## Kutipan sumber
Tingginya Kasus Bunuh Diri di Jembrana Ternyata ini Penyebabnya!

  05 Juni 2017 PERISTIWA Jembrana

Ilustrasi

IKUTI BALIBERKARYA.COM LAINNYA DI GOOGLE NEWS

Baliberkarya.com-Jembrana. Tingginya kasus bunuh diri dengan cara gantung diri di Jembrana, ternyata menjadi perhatian serius banyak kalangan. Termasuk PHDI Jembrana yang sangat menyayangkan tingginya kasus ini di Jembrana.
 
Ketua Pengurus Harian PHDI Kabupaten Jembrana, I Komang Arsana mengaku sangat menyayangkan banyaknya warga Jembrana yang nekat mengakhiri hidupnya dengan cara “Ulah Pati” atau bunuh diri. 
 
Bahkan dalam lima bulan berjalan, belasan warga Jembrana telah menjadi korban bunuh diri dengan cara gantung diri dengan latar belakang permasalahan yang berbeda. 
 
Lanjutnya, dengan semakin meningkatknya angka bunuh diri di Jembrana dan keseluruhan korbannya adalah umat Hindu, perlu mendapat perhatian serius dari tokoh-tokoh agama Hindu. 
 
Dikatakannya, melalui acara mimbar Agama Hindu di stasiun-stasiun radio sebenarnya telah seringkali memberikan himbauan-himbauan kepada umat untuk meningkatkan keimanan (sradha). Salah satunya menghindari perbuatan-perbuatan negatif seperti ulah pati.  
 
Menurutnya, faktor yang menjadi penyebab seseorang nekat menghakhiri hidupanya dengan cara bunuh diri atau gantung diri adalah adanya tekanan emosional dan psikologis yang mempengaruhi akal sehat (nalar) seseorang.
 
Jika ini terjadi, seseorang menjadi gelap mata dan memilih menghakhiri hidupnya sendiri. Secara umum menurutnya pelaku dan juga korban bunuh diri tidak bisa mencurhakan apa yang dirasakan dan dialami kepada orang-orang terdekat sehingga mengambil jalan pintas.
 
Menurutnya, bunuh diri dalam tatanan dresta di Bali tergolong sebagai ulah pati yang merupakan kematian yang dicari sendiri dan bukanlah merupakan kematian yang disebabkan oleh baya pati seperti kecelakaan. Alih pati setidaknya terjadi karena adanya niat dari pelakunya.  
 
Ia pun menyebut sebagai kematian yang tidak wajar, kematian karena ulah pati ini secara niskala berdampak pada menyengsarakan jiwa (roh/atman) yang semestinya kembali dan menyatu pada asalnya (brahman) atau dengan kata lain pitara (roh) akan menjadi sengsara, tersiksa dan tidak tenang.

## Cuplikan data
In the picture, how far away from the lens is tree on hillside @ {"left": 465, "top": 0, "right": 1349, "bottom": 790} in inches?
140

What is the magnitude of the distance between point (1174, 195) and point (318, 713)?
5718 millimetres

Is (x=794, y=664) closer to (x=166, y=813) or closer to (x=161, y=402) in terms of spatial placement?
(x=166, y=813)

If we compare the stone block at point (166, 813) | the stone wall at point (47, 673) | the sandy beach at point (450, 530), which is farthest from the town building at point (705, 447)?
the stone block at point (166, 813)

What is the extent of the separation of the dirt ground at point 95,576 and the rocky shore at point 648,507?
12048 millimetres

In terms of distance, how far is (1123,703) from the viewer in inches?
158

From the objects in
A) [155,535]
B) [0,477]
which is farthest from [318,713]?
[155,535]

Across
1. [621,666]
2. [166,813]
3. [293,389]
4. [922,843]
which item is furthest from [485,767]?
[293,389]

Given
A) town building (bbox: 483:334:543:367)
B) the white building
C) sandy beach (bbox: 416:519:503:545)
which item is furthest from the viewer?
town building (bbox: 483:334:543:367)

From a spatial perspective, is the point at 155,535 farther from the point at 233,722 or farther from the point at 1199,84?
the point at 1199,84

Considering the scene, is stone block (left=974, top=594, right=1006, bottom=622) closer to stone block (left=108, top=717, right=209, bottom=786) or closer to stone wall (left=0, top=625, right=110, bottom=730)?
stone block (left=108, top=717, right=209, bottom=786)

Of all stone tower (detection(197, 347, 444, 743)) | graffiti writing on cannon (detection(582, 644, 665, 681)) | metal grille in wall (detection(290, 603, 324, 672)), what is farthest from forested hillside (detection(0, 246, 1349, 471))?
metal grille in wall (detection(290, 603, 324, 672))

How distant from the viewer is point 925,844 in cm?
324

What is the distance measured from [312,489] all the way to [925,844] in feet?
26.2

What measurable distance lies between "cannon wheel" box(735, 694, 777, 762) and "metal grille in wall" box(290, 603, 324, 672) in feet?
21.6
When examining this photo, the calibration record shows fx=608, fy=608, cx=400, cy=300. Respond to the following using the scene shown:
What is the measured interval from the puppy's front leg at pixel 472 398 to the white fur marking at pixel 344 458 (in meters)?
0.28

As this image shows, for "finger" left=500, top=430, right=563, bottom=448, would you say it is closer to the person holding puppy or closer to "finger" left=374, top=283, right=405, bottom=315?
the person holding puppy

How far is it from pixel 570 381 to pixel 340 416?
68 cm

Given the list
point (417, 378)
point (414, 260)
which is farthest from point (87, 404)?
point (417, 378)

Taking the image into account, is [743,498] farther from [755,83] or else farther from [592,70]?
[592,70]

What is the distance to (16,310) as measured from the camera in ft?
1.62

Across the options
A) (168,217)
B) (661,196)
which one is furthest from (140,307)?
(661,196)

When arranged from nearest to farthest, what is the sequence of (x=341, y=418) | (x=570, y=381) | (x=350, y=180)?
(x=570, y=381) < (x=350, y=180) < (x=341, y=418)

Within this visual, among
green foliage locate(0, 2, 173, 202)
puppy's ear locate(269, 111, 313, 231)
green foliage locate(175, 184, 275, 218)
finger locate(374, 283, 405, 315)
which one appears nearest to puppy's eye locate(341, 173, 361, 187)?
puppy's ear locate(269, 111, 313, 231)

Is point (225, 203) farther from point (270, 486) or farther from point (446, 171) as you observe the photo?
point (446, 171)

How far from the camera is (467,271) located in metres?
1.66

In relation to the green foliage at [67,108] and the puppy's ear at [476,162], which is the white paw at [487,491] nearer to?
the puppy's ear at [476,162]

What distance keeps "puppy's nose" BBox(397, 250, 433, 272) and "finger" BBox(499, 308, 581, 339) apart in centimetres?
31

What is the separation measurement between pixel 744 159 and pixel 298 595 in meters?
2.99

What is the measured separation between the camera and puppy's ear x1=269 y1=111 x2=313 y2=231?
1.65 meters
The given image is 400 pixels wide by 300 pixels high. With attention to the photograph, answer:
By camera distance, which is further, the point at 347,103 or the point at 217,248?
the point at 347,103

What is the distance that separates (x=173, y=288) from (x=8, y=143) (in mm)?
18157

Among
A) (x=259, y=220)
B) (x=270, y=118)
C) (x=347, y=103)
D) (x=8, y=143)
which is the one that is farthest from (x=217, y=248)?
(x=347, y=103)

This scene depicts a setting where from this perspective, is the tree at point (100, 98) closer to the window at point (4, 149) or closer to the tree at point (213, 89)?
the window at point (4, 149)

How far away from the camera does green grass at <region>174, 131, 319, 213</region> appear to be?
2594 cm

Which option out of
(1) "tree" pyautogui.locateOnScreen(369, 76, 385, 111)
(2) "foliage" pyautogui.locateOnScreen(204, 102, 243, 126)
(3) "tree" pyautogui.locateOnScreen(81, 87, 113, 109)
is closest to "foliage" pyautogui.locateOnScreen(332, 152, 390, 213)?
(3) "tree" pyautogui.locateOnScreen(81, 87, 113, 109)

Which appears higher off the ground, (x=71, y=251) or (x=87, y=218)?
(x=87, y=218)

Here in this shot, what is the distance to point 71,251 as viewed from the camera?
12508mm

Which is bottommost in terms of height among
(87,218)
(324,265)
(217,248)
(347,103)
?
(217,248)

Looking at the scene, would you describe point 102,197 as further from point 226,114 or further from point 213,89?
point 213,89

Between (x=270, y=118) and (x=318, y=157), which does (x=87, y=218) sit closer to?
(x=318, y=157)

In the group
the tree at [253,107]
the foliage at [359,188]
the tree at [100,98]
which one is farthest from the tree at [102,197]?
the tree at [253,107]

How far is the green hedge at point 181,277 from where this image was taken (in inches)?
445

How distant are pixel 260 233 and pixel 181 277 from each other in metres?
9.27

## Permintaan
Teruskan berita tentang kasus bunuh diri di Jembrana, mulai sesudah kalimat terakhir yang tercantum.

## Jawaban berikut
 
Selain itu secara sekala sekala pihak keluarga yang ditinggalkan jelas juga akan menerima dampaknya mulai dari kedukaan bahkan merasakan kesengsaraan hidup di dunia. Sehingga ulah pati ditegaskannya memang tidak diperbolehkan dalam ajaran agama Hindu karena berdampak pada korban dan keluarganya serta tidak dibenarkan secara sekala dan niskala.
 
Agama Hindu dikatakannya mengajarkan bahwa kehidupan di dunia merupakan sebuah hukuman sesuai karma masing-masing sehingga menjalani kehidupan di bumi dengan melakukan perbuatan baik.
 
Sehingga atman (roh) bisa terbebas dan menyatu kepada Brahman. Apabila melakukan ulah pati maka kebenarannya pati menurutnya akan dipertanyakan sekala maupun niskala bahkan diragukan secara kodrati (karma).  
 
Menurutnya secara niskala terjadinya kasus-kasus ulah pati juga bisa dikarenakan ketidakharmonisan hubungan dengan para leluhur yang seharusnya bisa disadari dan diperbaiki. 
 
Kendati rutin telah dilakukan upara pecaruan bhumi sudha namun  ketika keluarga tidak memperhatikan sekala niskala juga kasus ulah pati bisa saja terjadi. Sehingga menurutnya keluarga memiliki peranan penting memperhatiakn anggota keluarganya sehingga tidak mersa sendiri dalam menanggung beban hidup yang memicu tekanan psikologis dan emosional.
 
“Selain itu, juga diperlukan penguatan keyakinan beragama sehingga kuat untuk menghadapi tantangan hidup,” terangnya, Senin (5/6/2017).
 
Kendati dalam ajaran agama Hindu korban ulah pati secara niskala bisa disucikan dengan berbagai rangkaian upara ritual, namun akibat ulah pati pasti akan berdampak pada kehidupan selanjutnya karena karma wesana tetap akan melekat dan harus dibawa. 
 
Bahkan ia menuturkan puluhan tahun lalu seusai dresta di desa pakraman, korban ulah pati juga mendapat sanksi yakni tidak boleh dilakukan upacara pengabenan dalam waktu yang cukup lama yakni tiga sampai lima tahun. 
 
Kini pihaknya berharap kepada Desa Pakrama juga memperhatikan kasus-kasus ulah pati secara sekala dan niskala salah satunya lebih meningkatkan pemahaman umat untuk meningkatkan sradha.(BB)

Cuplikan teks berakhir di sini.